Population (2014 Estimate)
- • Total: 176,030

= Terekeka State =

State of South Sudan from 2015 to 2020

Terekeka State was a state in South Sudan that existed between 2 October 2015 and 22 February 2020. It was located in the Equatoria region and it bordered Amadi, Eastern Lakes, Imatong, Jonglei, and Jubek. It has an estimated population of 176,030 in 2014, and the capital and largest city of the state is Terekeka, South Sudan.

==History==
Before Terekeka State was formed, On 2 October 2015, President Salva Kiir issued a decree establishing 28 states in place of the 10 constitutionally established states. The decree established the new states largely along ethnic lines. A number of opposition parties and civil society groups challenged the constitutionality of the decree. Kiir later resolved to take it to parliament for approval as a constitutional amendment. In November the South Sudanese parliament empowered President Kiir to create new states.

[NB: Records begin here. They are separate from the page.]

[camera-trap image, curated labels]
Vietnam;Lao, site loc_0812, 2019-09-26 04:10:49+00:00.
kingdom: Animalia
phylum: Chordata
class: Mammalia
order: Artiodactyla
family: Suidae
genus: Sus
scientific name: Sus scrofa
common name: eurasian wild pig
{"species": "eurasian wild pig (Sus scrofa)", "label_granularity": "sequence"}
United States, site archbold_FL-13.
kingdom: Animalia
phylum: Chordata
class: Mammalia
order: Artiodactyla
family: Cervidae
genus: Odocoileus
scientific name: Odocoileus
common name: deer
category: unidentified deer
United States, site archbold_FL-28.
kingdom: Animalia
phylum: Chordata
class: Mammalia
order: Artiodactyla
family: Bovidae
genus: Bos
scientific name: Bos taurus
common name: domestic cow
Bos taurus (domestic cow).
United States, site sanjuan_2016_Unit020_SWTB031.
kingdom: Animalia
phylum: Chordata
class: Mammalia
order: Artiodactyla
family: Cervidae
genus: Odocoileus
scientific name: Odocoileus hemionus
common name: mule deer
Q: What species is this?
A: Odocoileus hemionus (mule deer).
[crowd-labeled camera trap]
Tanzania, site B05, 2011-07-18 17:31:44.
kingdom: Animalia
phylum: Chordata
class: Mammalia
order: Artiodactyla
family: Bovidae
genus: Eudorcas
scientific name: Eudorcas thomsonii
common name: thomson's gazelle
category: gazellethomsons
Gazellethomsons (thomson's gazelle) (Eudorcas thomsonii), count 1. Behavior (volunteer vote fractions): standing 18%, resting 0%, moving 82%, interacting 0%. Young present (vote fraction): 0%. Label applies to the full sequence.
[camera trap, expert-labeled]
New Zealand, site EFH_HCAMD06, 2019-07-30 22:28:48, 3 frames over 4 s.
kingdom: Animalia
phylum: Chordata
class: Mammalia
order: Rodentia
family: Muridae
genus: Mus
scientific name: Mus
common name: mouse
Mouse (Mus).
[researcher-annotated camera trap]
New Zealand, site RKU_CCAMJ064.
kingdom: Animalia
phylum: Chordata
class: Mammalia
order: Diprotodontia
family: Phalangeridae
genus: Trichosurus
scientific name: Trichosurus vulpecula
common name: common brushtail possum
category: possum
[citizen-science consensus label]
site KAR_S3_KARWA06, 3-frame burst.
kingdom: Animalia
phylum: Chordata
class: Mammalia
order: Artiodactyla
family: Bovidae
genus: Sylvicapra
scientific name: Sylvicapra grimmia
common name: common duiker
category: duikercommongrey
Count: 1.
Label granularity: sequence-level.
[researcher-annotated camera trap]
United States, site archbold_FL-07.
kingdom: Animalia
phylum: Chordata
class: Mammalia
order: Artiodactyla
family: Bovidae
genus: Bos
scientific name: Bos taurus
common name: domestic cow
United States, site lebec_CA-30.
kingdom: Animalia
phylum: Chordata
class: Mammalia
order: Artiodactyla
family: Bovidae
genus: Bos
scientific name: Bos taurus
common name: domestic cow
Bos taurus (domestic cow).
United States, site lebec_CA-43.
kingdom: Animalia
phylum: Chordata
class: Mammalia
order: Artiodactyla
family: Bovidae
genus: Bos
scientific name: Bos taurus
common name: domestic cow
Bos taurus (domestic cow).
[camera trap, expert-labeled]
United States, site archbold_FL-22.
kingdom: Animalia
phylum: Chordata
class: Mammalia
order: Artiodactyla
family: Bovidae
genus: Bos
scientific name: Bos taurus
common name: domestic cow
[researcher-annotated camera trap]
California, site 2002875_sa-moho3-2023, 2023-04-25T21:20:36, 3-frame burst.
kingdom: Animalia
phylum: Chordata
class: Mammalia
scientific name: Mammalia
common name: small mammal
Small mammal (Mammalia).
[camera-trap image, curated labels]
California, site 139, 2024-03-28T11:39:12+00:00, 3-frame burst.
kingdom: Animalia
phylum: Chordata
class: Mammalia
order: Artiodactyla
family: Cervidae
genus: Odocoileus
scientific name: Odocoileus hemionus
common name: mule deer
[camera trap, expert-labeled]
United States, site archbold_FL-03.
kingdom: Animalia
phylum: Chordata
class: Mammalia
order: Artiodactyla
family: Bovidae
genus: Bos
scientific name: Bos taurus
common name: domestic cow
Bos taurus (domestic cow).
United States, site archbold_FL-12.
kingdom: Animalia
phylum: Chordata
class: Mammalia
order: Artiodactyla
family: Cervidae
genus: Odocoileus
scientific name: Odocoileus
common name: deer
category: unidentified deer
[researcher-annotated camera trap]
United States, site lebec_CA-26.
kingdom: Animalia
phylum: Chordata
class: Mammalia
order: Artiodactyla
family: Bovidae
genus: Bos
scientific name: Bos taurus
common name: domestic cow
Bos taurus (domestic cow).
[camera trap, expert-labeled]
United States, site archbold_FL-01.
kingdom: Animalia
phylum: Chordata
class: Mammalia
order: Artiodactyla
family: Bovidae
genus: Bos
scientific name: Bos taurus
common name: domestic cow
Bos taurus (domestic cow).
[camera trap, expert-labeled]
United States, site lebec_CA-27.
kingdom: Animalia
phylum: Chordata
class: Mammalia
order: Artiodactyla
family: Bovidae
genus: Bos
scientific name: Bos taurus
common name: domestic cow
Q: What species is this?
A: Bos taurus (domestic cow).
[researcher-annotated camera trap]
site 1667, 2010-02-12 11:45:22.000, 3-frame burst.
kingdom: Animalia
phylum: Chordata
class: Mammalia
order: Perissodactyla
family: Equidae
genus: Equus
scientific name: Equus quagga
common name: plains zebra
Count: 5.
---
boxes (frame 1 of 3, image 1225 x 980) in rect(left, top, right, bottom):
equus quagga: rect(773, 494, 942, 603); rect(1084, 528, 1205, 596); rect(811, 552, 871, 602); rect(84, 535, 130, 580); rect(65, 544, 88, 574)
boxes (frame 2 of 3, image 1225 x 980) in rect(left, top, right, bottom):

Juma Ali Malou was appointed Governor on 24 December.

==Geography==
Terekeka is located in the Equatoria region of South Sudan, being part of Central Equatoria before the ten original states split up. The state borders the other states of Eastern Lakes to the northwest, Jonglei to the northeast, Imatong to the east, Jubek to the south, and Amadi to the west.

===Administrative divisions===
The state consists of 5 counties created during the split up of the original ten states. The five counties are Terekeka County, Jemeza County, Tali County, Tigor County, and Gwor County.

===Towns and cities===
The capital of the state of Terekeka is the city of Terekeka. The town is located on the western bank of the Nile River. The town lies approximately 53 miles north of Juba, the capital and largest city of the country. Other towns in Terekeka State include Boko and Jerbar.